In connection with the closing of the merger, Reneo effected a 1-for-10 reverse stock split of its common stock. Following the reverse stock split and based on the final exchange ratios of 0.0236 shares of Reneo common stock for each share of OnKure common stock and 0.1448 shares of Reneo common stock for each share of OnKure preferred stock, at the closing of the merger there were approximately 13.3 million shares of common stock outstanding, with prior Reneo stockholders owning approximately 31.8% and prior OnKure, Inc. stockholders holding approximately 68.2% of the combined company’s outstanding common stock before the concurrent financing. Following the consummation of the private placement of $65.0 million of newly issued common stock, prior OnKure, Inc. stockholders own approximately 53.6%, prior Reneo stockholders own approximately 25.1%, and the private placement investors own approximately 21.3% of the combined company’s outstanding stock.

Leerink Partners served as exclusive financial advisor for Reneo. Jones Day and Cooley LLP served as legal counsel for Reneo for the transactions. Leerink Partners, Evercore ISI and LifeSci Capital served as the placement agents for the private placement financing. Covington & Burling LLP served as legal counsel to the placement agents in connection with the private placement financing. Oppenheimer & Co. served as capital markets advisor to OnKure, Inc., and Wilson Sonsini Goodrich & Rosati, P.C. served as legal counsel to OnKure, Inc.

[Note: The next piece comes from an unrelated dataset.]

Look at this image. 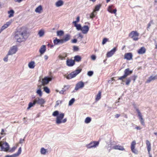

Leadership Team and Board of Directors Updates

The combined company will be led by Nicholas A. Saccomano, Ph.D. as President and Chief Executive Officer of OnKure. In addition to Dr. Saccomano, the OnKure leadership team includes Samuel Agresta, M.D., as Chief Medical Officer, Dylan Hartley, Ph.D., as Chief Scientific Officer, and Jason Leverone, as Chief Financial Officer.

The Board of Directors of OnKure will be composed of Dr. Saccomano, Isaac Manke, Ph.D., R. Michael Carruthers, Andrew Philips, Ph.D., who join from OnKure, Inc.’s Board of Directors, Michael Grey and Edward T. Mathers, who continue from Reneo’s Board of Directors, and Valerie M. Jansen, who joined the Board at the closing of the merger.

About PI3Kα and OKI-219

PI3Kα is the most frequently mutated oncogene in cancers, and PI3KαH1047R is the most common mutation in this gene, being found in 15% of breast cancer and 4% of cancers overall. While novel drugs targeting PI3Kα have been approved for treatment, the lack of mutant selectivity of these therapeutics drives considerable on-target toxicity by inhibiting the normal version of this protein in various tissues.

OnKure is discovering and developing a portfolio of highly mutant-selective PI3Kα inhibitors with the goal of improving efficacy and safety with molecules that fully inhibit the mutant oncogene while sparing the wild-type enzyme in normal tissues. OnKure’s lead product candidate, OKI-219, is an orally bioavailable, highly selective inhibitor of PI3KαH1047R with approximately 80-fold selectivity for the mutated form of the enzyme compared to wild-type. OnKure believes that the wild-type-sparing properties of OKI-219 should significantly improve the activity and safety relative to currently approved PI3Kα inhibitors. Currently, OKI-219 is being evaluated in a Phase 1 clinical trial in solid tumor patients with PI3KαH1047R mutations, including breast cancer.